Items 3, 4, and 5 of the Schedule 13D are hereby amended to the extent hereinafter expressly set forth. All capitalized terms used and not
expressly defined in this Amendment have the respective meanings ascribed to them in the Schedule 13D.
Item 3. Source and Amount of Funds or Other
Consideration.
As of the date of this Amendment, the Foundation beneficially owns a total of 1,629,932 shares of the Issuers
Common Stock, representing 4.2% of the Issuers outstanding Common Stock.
Item 4 Purpose of Transaction.
Item 4 of the Schedule 13D is hereby amended and supplemented as follows:
The Foundation sold 262,228 shares of the Issuers Common Stock in market transactions on October 28, 2019.
Item 5. Interest in Securities of the Issuer.
(a) As of the date of this Amendment, the Foundation is the beneficial owner of 1,629,932 shares of Common Stock, consisting of 1,592,729
shares of common stock, 37,203 shares of Common Stock purchasable upon the exercise of a stock option held by Steven Altschuler, M.D., the former Chief Executive Officer of the Foundation and the current Chairman of the Issuers Board of
Directors. Dr. Altschuler holds these stock options for the benefit of the Foundation.

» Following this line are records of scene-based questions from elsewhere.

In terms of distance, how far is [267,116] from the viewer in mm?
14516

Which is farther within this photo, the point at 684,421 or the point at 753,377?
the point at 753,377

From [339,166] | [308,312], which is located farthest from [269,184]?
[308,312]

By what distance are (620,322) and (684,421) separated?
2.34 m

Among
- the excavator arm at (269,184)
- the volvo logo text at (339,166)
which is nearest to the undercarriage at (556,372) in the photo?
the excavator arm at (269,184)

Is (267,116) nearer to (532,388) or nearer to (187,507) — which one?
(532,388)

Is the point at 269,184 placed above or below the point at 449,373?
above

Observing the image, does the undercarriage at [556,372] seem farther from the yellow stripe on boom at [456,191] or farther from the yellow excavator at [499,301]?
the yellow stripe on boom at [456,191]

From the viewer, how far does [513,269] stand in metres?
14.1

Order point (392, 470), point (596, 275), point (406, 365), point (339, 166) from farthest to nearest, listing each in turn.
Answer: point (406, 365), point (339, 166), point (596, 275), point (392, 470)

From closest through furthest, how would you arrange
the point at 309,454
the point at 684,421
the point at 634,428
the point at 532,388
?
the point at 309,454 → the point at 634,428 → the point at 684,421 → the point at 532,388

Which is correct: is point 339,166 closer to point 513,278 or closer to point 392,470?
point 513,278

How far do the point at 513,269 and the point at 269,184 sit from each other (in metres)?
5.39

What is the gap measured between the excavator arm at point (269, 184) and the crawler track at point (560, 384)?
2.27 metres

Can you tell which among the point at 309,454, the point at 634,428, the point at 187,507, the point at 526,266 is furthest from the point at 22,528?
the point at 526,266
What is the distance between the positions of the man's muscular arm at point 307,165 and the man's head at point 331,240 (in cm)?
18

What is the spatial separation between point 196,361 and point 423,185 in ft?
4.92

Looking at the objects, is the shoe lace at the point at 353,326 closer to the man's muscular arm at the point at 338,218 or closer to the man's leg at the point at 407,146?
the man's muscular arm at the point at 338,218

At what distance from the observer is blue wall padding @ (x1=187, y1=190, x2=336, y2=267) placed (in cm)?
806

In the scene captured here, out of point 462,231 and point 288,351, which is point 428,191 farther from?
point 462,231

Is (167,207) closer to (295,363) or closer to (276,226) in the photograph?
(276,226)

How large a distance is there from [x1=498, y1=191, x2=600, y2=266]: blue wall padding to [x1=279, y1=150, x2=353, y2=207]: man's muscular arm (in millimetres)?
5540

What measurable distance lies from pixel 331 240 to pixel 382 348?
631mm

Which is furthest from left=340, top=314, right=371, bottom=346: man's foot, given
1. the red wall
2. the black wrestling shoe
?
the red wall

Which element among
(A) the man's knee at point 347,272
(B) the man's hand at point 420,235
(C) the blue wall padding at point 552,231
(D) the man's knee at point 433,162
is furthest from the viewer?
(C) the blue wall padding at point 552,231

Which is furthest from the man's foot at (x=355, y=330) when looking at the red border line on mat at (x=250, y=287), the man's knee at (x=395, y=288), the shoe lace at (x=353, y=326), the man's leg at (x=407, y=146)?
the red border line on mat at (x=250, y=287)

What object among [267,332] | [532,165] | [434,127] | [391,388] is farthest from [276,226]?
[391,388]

The Foundations Board of Trustees, or a
committee designated by the Board of Trustees, has voting and investment power over the shares of Common Stock held by the Foundation, and makes decisions by majority vote. No member of the Board of Trustees or investment committee may act
individually to vote or sell shares of Common Stock held by the Foundation, nor does any such member have a veto right concerning the vote or sale of any such common stock. Accordingly, no individual board or committee member is deemed to
beneficially own, within the meaning of Rule 13d-3, any shares of Common Stock held by the Foundation solely by virtue of the fact that he or she is a member of the board or the investment committee.